Nelle società antiche il mito e la mitogenesi erano strumenti cognitivi utili a spiegare i fenomeni della realtà naturale e i processi dello sviluppo umano. L’individuo avrebbe iniziato a mitizzare a partire dall’esigenza di stabilire connessioni logiche fra elementi ed eventi del mondo, fornendone, per analogia, spiegazioni e interpretazioni (Demetrio, 1998) e soddisfacendo la naturale esigenza dell’essere umano di autocomprendersi e di autodescriversi. La mitologia implica […] trasformazioni e trasfigurazioni; viaggi nei regni dell’oltretomba, metamorfosi, irruzioni improvvise del divino nell’umano. E’ racconto di una storia “vera” per il suo alto valore di esemplarità e simbolicità, è storia originaria che diviene strumento di conoscenza, anche se non razionale, delle energie nascoste della realtà e degli imprevedibili margini di vita che, assieme al razionale, regolano misteriosamente le forze del mondo» (Iori, 1991, p.22).

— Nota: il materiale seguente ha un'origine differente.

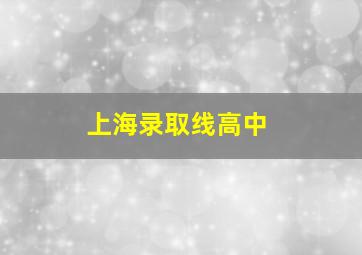 上海录取线高中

Il mito del viaggio dell’eroe è un esempio universale di rappresentazione metaforica di un percorso di sviluppo finalizzato alla piena realizzazione di sé: «consideriamo […] il problema di un individuo che sta crescendo – afferma il noto mitologo Campbell – un siux delle pianure nordamericane nel XVIII secolo, un congolese delle antiche giungle africane o un cittadino contemporaneo di questo ambiente selvaggio, meccanicamente costruito, nel quale noi, popolo moderno, ci troviamo oggi. Tutti noi seguiamo un percorso molto simile in termini di sviluppo psicologico dalla culla alla tomba (Campbell, 2004, p. 23-24).

Fasi di passaggio e di crescita (cambiamenti lavorativi, trasferimenti, la scelta di un percorso di studi), così come eventi dolorosi (lutti, malattie, fallimenti, separazioni) ci pongono dinanzi alla necessità di adattarci a nuove conformazioni di vita, a nuove abitudini, a nuovi riferimenti e nuovi modi di spiegare la realtà che ci circonda. Questi cambiamenti ci rendono protagonisti di innumerevoli sfide, esattamente come nella mitologia gli eroi attraversano lunghi viaggi per conquistare un tesoro dopo il superamento di una serie di prove. «Il viaggio come prova è una esperienza trasformativa in quanto separa l’individuo dal suo contesto abituale, e sottoponendolo a prove e fatiche […], l’identità del viaggiatore viene ridotta ai suoi elementi essenziali, consentendogli di scoprire quali essi siano» (Demetrio, 1998, p. 133).

Il viaggiatore viene dunque assimilato ad un eroe come immagine dinamica di profonda trasformazione interiore. Metaforicamente, ciascuno di noi può essere considerato un eroe chiamato a superare innumerevoli prove durante il corso della propria vita. Già a partire dalla più tenera età, siamo infatti sottoposti ad eventi di vita che possono richiedere molte energie per essere affrontati. La psicoterapia consente di esplorare e accedere al nostro bagaglio di risorse interiori, di imparare conoscerci e a ri-conoscerci nelle diverse situazioni di vita e di stabilire un migliore rapporto con se stessi.

Bibliografia

Campbell, J. (2004). Percorsi di felicità, Milano, Raffaello Cortina Editore.

Demetrio, D. (1998). L’educazione nella vita adulta. Per una teoria fenomenologica dei vissuti e delle origini. Roma, Carocci Editore.

Iori, V. (1991). Il mito: evento educativo originario, in AA.VV. Pedagogia al passato prossimo, Firenze, La Nuova Italia, p. 22.